DOCUMENT EXCERPT ::

# Comcast HD Technology Fee



## V-Bomb (Apr 21, 2015)

Hi, I'm currently looking into getting a Tivo, I'm on an internet plus plan with comcast so I essentially get local channels and HBO, unfortunately OTA is not an option in my area. I was wondering if I get a Tivo would I have access to the HD channels without paying the $10 HD Technology Fee that comcast requires to receive those channels through their set top box? Obviously I would only be getting the channels I currently subscribe to, but I would like to get HD versions of them without paying the $10 monthly fee to comcast. We only have 1 tv and only use 1 outlet.


----------



## jrtroo (Feb 4, 2008)

Call comcast. Their policies are not consistent, but if a fee is otherwise in the package you choose, they cannot charge you separately.

Knowing your area could help find what the locals are doing if you do not want to make that call.


----------



## TheBroodwich (Apr 21, 2015)

When i was signing up for my comcast account (philadelphia) I did not pick an HDbox I picked the standard x1 box that was included. It said HD technology fee was included in my bill. If i happened to select X1 HD box then the bill changed to HD Technology fee (included) HD Technology Fee 9.99 (it would be listed twice). Because the tivo is a jacked HD box you can get the standard box thats included and plug the tivo in with a cable card and in theory they shouldn't assess the fee because the HD channels are always available, its whether or not you have an HD tuner. At least that is my understanding.


----------



## mattack (Apr 9, 2001)

You *probably* will be able to get the HD *broadcast* stations with a cablecard, even if you're not on a "HD package"..

But IMHO, that's starting to get unethical. I think it's stupid that they charge a HD fee in this day and age, but you should play by the rules and pay for what you actually want.


----------



## TheBroodwich (Apr 21, 2015)

I dont think there is an "HD package" HD is always on, its whether or not you have an HD tuner or not. The $10 a month charge, I believe is for the HD box, not for HD service. If you have a roamio you already are paying for an HD box, so its not really unethical. I could be wrong, thats just how i currently understand it.


----------



## lpwcomp (May 6, 2002)

mattack said:


> You *probably* will be able to get the HD *broadcast* stations with a cablecard, even if you're not on a "HD package"..
> 
> But IMHO, that's starting to get unethical. I think it's stupid that they charge a HD fee in this day and age, but you should play by the rules and pay for what you actually want.

ENTRIES SHOWN ::
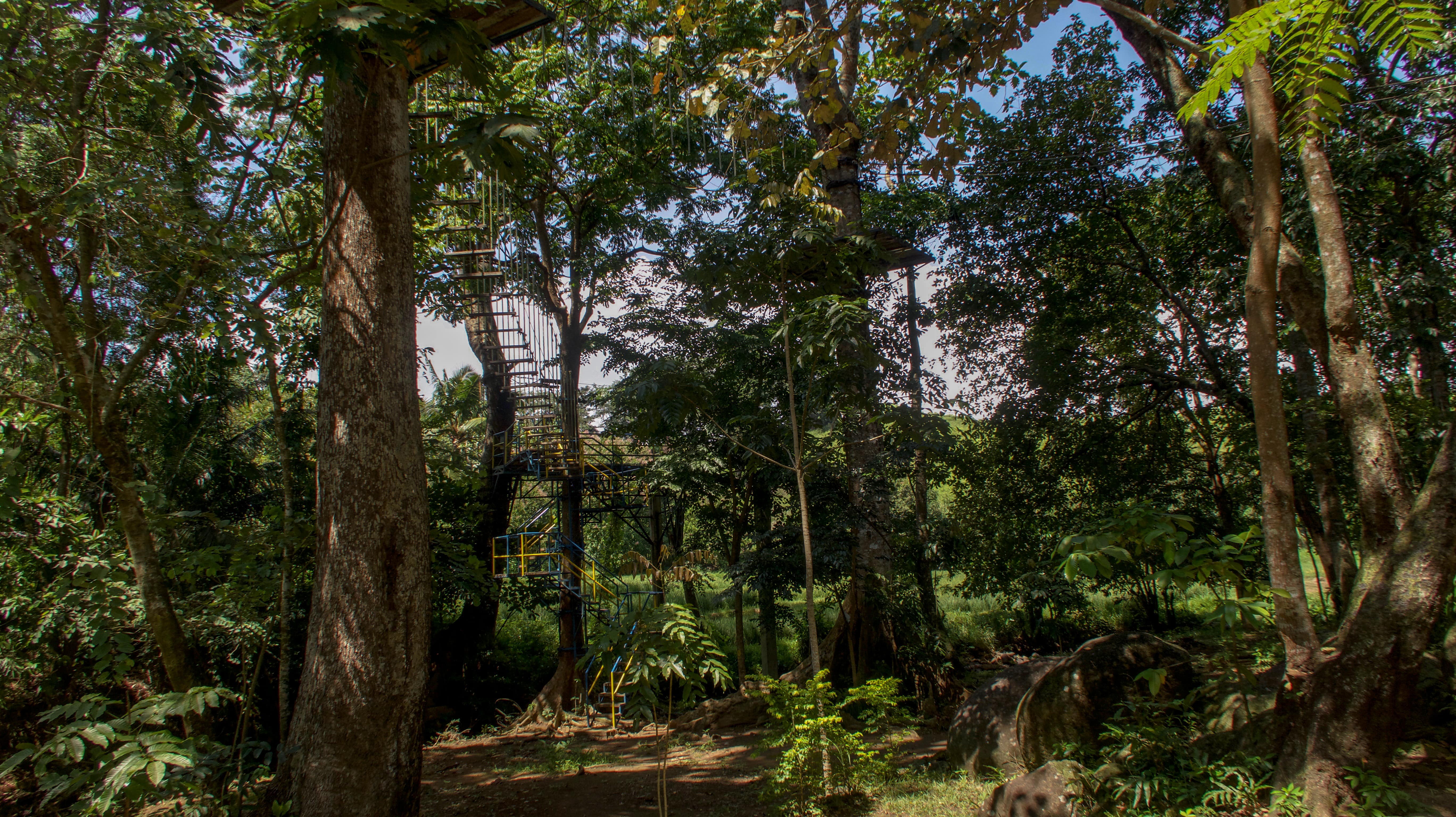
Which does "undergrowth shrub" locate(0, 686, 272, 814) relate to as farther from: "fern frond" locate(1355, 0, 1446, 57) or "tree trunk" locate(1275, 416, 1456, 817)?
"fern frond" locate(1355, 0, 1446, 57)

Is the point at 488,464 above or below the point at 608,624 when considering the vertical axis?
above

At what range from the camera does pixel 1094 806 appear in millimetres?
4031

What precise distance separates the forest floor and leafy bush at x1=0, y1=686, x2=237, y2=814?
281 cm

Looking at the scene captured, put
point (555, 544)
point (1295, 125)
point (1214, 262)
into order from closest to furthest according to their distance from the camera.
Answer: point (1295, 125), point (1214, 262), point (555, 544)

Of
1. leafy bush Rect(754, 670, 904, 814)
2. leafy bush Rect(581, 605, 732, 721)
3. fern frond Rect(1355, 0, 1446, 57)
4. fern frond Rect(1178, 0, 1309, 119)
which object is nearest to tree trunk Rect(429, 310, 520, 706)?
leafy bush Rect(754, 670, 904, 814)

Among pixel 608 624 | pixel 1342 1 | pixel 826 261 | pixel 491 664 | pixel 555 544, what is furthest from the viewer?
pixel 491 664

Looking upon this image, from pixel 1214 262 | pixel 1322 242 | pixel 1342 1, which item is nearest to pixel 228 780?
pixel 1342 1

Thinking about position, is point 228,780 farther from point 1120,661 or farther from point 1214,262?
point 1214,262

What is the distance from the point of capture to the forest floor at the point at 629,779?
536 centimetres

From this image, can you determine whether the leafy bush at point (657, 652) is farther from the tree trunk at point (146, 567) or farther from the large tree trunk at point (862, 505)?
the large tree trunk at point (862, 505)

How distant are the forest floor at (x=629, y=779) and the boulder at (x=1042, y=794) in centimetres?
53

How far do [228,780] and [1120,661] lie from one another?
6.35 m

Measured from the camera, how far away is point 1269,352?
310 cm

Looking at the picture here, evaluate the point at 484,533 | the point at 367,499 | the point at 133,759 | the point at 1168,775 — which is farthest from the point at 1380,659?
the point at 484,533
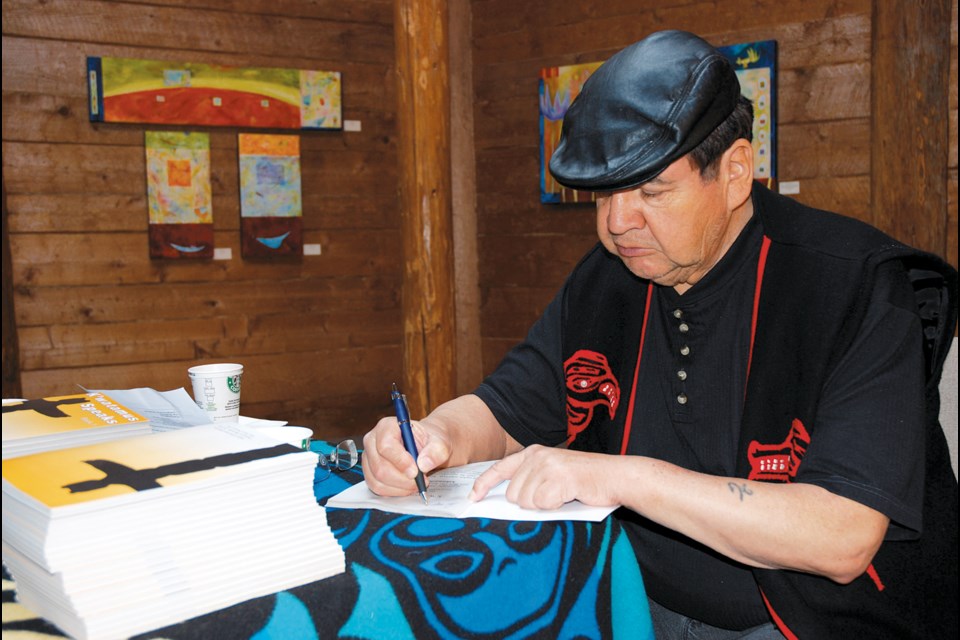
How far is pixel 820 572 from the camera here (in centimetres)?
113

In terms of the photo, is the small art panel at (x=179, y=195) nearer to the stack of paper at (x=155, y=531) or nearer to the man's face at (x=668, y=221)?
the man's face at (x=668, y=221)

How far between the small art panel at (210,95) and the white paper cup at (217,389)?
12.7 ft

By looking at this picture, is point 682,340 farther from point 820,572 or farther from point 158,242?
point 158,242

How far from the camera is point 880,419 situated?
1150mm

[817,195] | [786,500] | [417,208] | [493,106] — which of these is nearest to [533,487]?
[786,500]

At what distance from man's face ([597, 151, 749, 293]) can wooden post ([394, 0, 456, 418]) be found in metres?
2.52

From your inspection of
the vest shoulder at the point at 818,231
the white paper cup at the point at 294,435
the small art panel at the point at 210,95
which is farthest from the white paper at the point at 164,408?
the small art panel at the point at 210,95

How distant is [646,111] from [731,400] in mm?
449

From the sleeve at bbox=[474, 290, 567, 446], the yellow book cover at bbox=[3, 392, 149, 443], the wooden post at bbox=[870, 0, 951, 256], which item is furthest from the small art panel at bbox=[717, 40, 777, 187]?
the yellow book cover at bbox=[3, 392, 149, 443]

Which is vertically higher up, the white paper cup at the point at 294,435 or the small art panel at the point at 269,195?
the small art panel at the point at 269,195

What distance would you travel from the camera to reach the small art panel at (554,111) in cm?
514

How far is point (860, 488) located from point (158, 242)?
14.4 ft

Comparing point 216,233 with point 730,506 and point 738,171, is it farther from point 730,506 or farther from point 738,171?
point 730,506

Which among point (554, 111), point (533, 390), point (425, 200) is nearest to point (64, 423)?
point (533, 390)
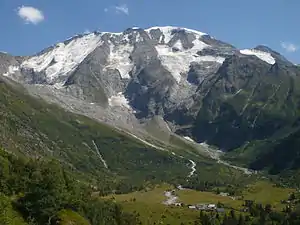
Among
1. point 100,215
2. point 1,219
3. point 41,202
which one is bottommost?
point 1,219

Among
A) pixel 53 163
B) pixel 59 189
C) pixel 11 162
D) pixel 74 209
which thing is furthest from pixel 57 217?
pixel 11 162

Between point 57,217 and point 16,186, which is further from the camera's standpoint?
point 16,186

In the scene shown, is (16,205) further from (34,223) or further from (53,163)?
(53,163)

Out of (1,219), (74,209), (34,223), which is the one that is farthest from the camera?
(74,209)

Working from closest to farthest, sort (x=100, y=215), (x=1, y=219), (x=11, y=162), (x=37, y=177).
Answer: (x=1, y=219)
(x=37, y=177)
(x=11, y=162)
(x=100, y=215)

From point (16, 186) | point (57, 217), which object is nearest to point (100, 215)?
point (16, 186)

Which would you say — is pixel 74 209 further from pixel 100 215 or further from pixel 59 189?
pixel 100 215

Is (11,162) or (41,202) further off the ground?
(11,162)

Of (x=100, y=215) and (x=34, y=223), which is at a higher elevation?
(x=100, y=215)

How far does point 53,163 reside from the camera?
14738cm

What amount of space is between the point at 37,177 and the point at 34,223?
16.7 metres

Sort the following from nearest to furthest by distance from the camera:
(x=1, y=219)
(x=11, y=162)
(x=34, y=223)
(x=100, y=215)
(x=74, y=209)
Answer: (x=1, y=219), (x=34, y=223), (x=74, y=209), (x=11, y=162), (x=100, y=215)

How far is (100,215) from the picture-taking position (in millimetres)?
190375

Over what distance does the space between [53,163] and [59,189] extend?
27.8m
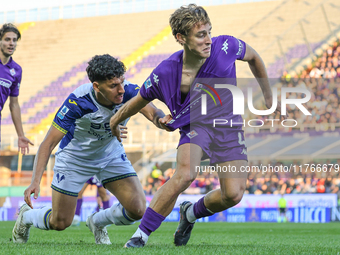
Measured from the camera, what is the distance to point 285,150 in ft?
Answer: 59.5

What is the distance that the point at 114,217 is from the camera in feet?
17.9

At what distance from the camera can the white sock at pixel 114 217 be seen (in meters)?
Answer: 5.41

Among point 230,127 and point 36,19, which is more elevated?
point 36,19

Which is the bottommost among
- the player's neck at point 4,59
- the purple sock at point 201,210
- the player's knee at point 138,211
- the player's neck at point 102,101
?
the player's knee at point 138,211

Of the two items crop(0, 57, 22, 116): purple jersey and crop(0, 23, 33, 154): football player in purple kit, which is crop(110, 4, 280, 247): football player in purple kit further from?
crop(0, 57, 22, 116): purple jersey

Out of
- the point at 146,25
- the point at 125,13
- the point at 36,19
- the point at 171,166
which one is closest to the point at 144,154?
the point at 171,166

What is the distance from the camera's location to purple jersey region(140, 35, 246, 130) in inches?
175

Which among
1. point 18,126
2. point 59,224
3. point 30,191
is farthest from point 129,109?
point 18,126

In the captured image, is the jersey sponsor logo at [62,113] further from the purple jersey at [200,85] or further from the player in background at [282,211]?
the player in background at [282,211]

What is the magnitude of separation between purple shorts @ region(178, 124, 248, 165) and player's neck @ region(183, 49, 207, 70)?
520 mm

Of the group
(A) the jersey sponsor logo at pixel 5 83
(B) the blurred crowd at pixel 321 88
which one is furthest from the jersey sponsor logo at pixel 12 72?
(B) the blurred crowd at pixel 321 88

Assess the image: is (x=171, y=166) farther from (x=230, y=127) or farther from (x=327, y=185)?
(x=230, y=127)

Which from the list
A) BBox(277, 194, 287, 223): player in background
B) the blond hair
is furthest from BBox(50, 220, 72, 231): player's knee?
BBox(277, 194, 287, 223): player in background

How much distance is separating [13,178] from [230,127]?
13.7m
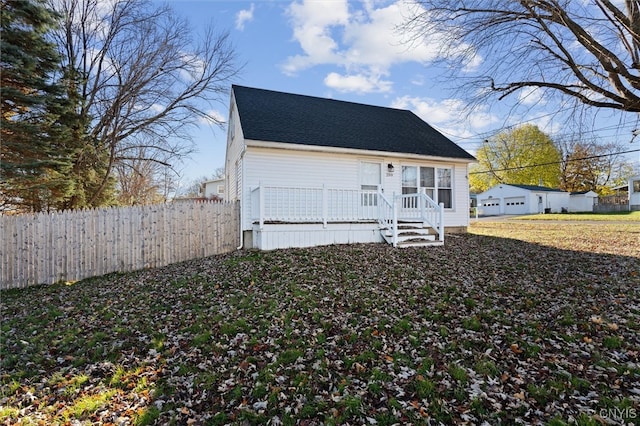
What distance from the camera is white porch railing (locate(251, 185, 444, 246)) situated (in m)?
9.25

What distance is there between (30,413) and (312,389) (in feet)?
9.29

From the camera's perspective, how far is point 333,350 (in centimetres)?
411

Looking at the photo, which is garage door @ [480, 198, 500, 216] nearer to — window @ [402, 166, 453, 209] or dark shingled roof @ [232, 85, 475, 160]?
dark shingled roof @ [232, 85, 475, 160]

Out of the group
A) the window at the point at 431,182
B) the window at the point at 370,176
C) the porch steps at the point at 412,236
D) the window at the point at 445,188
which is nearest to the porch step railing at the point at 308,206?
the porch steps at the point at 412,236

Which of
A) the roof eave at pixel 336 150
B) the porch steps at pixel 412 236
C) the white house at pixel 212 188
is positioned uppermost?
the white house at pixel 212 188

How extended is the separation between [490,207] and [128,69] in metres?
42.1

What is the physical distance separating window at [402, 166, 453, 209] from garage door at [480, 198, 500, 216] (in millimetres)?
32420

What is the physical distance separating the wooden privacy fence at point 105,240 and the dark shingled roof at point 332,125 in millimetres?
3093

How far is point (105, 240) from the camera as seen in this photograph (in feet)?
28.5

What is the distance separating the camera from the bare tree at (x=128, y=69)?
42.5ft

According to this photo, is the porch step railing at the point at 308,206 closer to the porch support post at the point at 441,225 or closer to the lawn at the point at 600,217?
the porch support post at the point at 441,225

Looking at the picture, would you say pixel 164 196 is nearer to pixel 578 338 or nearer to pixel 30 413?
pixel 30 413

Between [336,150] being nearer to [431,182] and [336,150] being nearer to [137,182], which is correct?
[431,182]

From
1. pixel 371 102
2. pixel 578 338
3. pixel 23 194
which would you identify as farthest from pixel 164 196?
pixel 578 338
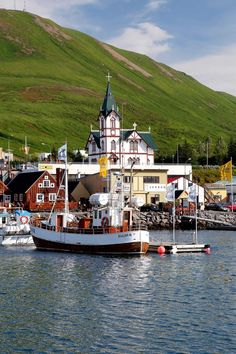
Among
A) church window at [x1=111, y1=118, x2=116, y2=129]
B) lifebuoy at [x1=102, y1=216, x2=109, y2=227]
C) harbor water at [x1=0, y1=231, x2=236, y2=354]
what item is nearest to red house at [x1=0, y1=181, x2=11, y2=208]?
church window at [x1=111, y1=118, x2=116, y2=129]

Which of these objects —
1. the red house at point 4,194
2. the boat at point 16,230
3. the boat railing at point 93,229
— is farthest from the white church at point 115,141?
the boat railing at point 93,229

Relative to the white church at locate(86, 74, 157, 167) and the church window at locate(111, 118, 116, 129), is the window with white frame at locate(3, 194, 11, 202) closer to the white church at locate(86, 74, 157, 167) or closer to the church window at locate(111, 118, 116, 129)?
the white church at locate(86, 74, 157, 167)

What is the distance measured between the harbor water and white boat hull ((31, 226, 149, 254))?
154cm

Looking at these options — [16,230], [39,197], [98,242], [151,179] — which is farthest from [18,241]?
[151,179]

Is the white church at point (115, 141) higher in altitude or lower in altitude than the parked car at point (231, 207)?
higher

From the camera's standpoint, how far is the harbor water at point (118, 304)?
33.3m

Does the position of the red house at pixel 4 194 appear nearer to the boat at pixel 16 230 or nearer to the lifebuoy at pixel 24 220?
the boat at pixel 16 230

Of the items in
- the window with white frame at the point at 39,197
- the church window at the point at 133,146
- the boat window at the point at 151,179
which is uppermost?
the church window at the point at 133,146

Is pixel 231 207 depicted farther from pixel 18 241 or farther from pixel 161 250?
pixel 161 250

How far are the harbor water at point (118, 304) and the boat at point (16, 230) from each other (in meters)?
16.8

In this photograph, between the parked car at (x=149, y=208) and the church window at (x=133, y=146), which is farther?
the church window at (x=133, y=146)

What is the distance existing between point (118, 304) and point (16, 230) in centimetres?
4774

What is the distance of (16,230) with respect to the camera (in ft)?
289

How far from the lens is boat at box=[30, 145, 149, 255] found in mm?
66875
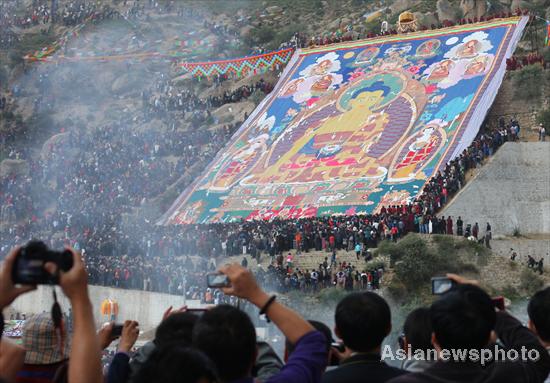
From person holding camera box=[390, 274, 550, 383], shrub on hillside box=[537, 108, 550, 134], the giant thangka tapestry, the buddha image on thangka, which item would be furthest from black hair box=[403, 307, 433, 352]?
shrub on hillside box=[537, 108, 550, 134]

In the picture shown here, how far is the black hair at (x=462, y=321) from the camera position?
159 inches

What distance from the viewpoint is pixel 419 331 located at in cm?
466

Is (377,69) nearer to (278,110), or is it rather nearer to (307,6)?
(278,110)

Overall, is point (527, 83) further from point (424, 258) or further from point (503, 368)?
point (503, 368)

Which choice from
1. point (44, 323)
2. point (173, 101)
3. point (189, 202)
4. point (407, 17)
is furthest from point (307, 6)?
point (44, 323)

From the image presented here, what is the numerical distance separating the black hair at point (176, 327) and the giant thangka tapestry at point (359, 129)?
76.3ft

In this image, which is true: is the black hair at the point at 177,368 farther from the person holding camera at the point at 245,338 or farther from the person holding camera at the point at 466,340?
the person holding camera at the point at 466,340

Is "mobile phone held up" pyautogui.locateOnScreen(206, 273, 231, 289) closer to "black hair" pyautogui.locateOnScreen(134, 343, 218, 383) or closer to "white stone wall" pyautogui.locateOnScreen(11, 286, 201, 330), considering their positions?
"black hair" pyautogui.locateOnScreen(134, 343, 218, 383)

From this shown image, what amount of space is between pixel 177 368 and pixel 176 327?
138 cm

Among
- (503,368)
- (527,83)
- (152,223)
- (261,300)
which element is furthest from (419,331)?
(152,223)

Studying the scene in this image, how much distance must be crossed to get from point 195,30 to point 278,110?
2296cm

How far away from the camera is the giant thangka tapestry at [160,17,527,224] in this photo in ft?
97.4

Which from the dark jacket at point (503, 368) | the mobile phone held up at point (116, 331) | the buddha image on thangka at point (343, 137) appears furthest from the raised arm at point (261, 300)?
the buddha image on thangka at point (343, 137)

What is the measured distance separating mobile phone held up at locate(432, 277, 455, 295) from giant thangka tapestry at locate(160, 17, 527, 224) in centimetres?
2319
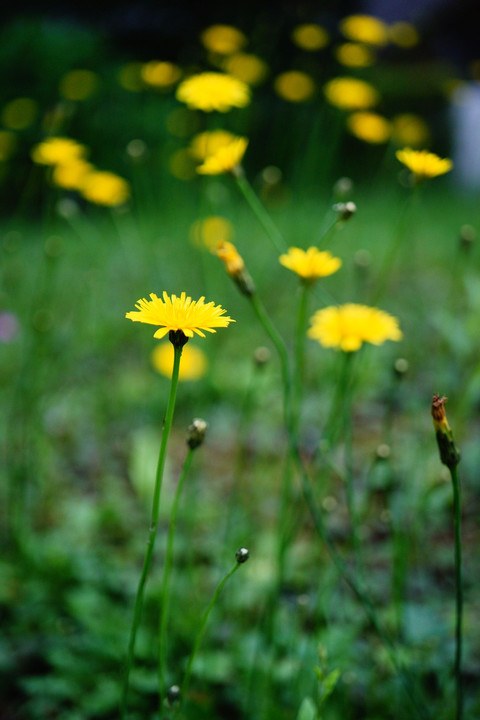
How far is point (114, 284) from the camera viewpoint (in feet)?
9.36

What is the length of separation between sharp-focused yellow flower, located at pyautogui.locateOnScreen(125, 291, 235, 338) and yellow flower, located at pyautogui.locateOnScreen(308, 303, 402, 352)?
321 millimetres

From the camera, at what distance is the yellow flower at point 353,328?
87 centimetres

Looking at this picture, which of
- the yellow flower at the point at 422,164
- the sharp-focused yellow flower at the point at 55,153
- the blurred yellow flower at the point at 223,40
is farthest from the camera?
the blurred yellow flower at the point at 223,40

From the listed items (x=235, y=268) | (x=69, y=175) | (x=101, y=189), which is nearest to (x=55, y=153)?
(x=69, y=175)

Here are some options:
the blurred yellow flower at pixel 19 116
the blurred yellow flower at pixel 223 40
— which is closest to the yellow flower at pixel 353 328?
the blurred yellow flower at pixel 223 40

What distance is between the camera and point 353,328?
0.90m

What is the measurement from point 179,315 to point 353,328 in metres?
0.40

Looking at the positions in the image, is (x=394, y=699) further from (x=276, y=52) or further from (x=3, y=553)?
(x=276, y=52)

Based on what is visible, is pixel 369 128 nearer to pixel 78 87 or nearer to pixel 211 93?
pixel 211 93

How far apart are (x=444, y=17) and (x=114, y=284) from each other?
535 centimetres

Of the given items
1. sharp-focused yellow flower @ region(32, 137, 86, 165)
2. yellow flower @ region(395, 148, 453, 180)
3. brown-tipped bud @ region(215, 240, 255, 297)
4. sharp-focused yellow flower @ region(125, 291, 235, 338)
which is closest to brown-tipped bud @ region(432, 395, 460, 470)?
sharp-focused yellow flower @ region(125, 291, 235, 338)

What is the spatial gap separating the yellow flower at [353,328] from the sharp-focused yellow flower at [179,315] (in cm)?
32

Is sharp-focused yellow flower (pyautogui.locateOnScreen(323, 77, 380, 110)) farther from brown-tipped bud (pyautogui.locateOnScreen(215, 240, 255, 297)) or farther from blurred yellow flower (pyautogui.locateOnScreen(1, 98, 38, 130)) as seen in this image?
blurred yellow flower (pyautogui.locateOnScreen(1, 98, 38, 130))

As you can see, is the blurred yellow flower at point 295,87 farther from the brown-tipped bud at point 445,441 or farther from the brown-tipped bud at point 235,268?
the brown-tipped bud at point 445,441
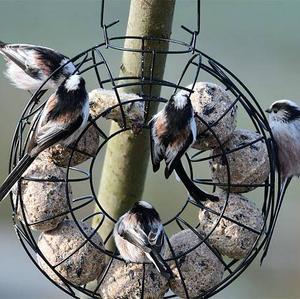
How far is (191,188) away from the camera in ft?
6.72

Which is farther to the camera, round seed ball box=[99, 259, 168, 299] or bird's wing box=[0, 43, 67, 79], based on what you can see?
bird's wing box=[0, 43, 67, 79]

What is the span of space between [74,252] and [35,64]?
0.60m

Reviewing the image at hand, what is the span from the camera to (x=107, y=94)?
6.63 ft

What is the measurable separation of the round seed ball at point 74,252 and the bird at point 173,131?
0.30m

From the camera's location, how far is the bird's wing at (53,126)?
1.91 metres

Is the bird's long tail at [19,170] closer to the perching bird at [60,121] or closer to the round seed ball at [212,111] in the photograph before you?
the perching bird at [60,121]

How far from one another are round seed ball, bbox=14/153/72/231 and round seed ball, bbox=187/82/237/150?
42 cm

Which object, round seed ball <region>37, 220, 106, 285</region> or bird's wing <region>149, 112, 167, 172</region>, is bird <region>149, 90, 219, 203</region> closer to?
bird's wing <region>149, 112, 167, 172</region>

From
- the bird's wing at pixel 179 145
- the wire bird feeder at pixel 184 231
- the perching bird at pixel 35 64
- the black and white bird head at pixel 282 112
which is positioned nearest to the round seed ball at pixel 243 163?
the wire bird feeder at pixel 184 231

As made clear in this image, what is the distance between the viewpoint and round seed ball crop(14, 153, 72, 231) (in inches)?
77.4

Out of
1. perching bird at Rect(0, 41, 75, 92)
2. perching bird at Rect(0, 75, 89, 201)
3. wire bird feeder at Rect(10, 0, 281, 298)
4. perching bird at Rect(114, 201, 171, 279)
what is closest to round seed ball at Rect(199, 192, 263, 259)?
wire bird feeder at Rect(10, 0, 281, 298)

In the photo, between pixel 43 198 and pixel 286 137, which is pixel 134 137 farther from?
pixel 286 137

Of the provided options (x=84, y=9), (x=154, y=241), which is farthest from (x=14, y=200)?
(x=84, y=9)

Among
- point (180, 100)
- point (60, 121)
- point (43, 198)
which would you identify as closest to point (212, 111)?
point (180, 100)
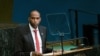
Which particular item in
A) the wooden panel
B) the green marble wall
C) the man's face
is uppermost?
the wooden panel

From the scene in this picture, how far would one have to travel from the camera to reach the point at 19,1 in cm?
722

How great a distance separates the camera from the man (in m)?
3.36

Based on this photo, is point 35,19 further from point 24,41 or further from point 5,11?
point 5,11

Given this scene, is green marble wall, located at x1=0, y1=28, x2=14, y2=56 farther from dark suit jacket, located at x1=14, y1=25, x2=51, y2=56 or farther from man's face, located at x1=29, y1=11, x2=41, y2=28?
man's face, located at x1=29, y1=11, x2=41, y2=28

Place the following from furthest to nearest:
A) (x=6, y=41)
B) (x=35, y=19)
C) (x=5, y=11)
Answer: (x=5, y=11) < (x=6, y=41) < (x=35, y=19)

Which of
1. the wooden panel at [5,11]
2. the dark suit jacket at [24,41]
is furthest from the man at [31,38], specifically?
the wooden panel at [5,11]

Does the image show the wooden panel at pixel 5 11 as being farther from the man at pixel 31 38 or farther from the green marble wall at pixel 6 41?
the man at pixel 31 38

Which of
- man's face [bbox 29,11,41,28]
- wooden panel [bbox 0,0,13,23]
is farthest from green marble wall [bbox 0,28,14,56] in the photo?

EXERCISE INSTRUCTIONS ::
**a.** Answer these questions about the Comcast HD fee thread:
(i) How much is the monthly HD Technology Fee that V-Bomb wants to avoid?
(ii) What does jrtroo tell V-Bomb to do first?
(iii) Which box did TheBroodwich pick when signing up for a Comcast account?
**b.** Retype the stretch of the Comcast HD fee thread from "When i was signing" through "is my understanding.", keeping every word and mark the same.
You won't need the records for anything here.

ANSWERS GIVEN ::
**a.**
(i) $10 a month.
(ii) Call Comcast.
(iii) The standard X1 box that was included.

**b.**
When i was signing up for my comcast account (philadelphia) I did not pick an HDbox I picked the standard x1 box that was included. It said HD technology fee was included in my bill. If i happened to select X1 HD box then the bill changed to HD Technology fee (included) HD Technology Fee 9.99 (it would be listed twice). Because the tivo is a jacked HD box you can get the standard box thats included and plug the tivo in with a cable card and in theory they shouldn't assess the fee because the HD channels are always available, its whether or not you have an HD tuner. At least that is my understanding.